Jak wspaniali potrafią być ludzie, jak piękni. I to młodzi. Mariusz ma dziś 20 lat i jest uczniem
ostatniej klasy technikum. Miał w życiu wiele trudnych i bolesnych doświadczeń, z których najtrudniejszym było na pewno zniewolenie narkotykami. Upadł tak nisko, że bez amfetaminy nie umiał żyć. Zapewne stoczyłby się na dno, ale... i tu wkracza w jego życie Monika. Tak oboje przypadli sobie do serca, że postanowili dojrzewać do pięknej, czystej, trwałej miłości. Oczywiście bez narkotyków. Ileś miesięcy spotkań z Moniką, także terapia w ośrodku, modlitwa doprowadziły do tego, że dziś Mariusz jest wolny od tego nałogu. Zapytany, jak to się stało, że był tak nisko, a dziś... odpowiada jednym zdaniem: wszystko zawdzięczam Monice. Dojrzałość charakteru i religijność Mariusza nie pozwalają mu w pełni cieszyć się wiarą, miłością i wolnością. Stąd niezwykłe zdanie, które powiedział swojemu księdzu proboszczowi: "czeka mnie jeszcze jedno trudne zadanie - muszę pomóc wyjść z nałogu tym, których do tego doprowadziłem". I tak, staje wobec swoich koleżanek i kolegów, by świadectwem życia pomagać im wyjść z tego, co tak bardzo niszczy człowieka.
Za nami pierwsze dni Wielkiego Postu. Ten darowany nam czas ma poruszyć nasze serca i sumienia i doprowadzić do nawrócenia. Nawrócić się to m.in. podjąć konieczną pokutę i zadośćuczynienie. Pokuta i zadośćuczynienie człowieka nawróconego nie zamknie się ani nie wyczerpie w modlitwie, lecz pójdzie dalej. Wielkopostny rachunek sumienia to także stawianie sobie trudnych i zawstydzających przed Bogiem (i sobą) pytań. Pytań o zło, które nadal żyje w drugim człowieku z naszej przyczyny. Ilu anonimowych alkoholików powinno konkretnie pomóc tym, z którymi kiedyś pili? Ilu mężczyzn winno zadać pytanie, jak teraz żyją kobiety, które zostały nakłonione przez nich do aborcji? Co robią ci, którzy z naszej winy np. zostali zwolnieni z pracy? Albo namówieni do kradzieży bądź malwersacji finansowych odbywają karę więzienia. Można by wymieniać jeszcze długo listę grzechów cudzych i wspólnoty zła.

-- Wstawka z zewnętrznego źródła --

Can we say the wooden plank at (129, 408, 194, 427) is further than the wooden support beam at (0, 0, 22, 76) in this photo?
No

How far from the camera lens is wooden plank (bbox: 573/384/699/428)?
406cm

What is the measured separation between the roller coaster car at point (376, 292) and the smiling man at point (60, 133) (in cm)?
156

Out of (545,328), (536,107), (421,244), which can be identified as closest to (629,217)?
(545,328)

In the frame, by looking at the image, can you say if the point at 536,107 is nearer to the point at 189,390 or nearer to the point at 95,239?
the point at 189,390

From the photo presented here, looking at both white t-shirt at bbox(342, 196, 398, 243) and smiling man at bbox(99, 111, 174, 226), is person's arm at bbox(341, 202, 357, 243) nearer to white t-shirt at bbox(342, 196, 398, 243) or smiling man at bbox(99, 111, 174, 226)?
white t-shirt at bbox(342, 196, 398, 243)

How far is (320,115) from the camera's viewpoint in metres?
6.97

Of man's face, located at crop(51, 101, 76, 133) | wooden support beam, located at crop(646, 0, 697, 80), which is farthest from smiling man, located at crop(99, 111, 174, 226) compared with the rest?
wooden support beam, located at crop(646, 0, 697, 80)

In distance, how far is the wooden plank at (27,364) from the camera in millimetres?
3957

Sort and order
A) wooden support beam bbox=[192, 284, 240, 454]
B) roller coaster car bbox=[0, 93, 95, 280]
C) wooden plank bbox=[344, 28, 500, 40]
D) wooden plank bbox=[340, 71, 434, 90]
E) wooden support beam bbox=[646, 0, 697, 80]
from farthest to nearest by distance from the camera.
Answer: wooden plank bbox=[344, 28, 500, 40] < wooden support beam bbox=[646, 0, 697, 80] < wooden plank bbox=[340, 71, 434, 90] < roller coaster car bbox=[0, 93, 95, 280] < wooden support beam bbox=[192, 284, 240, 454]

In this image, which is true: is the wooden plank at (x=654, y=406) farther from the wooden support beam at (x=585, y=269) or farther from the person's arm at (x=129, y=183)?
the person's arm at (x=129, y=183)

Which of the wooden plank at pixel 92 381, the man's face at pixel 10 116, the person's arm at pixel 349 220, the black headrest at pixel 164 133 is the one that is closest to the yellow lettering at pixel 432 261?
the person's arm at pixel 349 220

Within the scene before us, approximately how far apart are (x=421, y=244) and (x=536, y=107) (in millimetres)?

Jednym ze źródeł mocy, która popycha człowieka do pomocy tym, z którymi kiedyś istniała wspólnota zła, jest świadomość tego, że bez ludzkiej i Bożej pomocy ta wspólnota nadal by żyła. Z grupy narkomanów tylko Mariusz spotkał dziewczynę, która pomogła mu zerwać z nałogiem i wejść na drogę wiary i pięknej, czystej miłości. Gdy piszę te słowa, mam przed oczyma Zenona, który odbywał karę więzienia, w którym pracowałem. Po nawróceniu wracał do tego samego więzienia i mówił swoim dawnym kolegom o Chrystusie, o wierze, modlitwie, także o wspólnocie Odnowy w Duchu Świętym, której zawdzięczał ogromnie dużo. Zapewne pamiętamy biblijnego Zacheusza, który zapewniał Pana Jezusa: "Panie, oto połowę mego majątku daję ubogim, a jeśli kogo w czym skrzywdziłem, zwracam poczwórnie" (Łk 19,8).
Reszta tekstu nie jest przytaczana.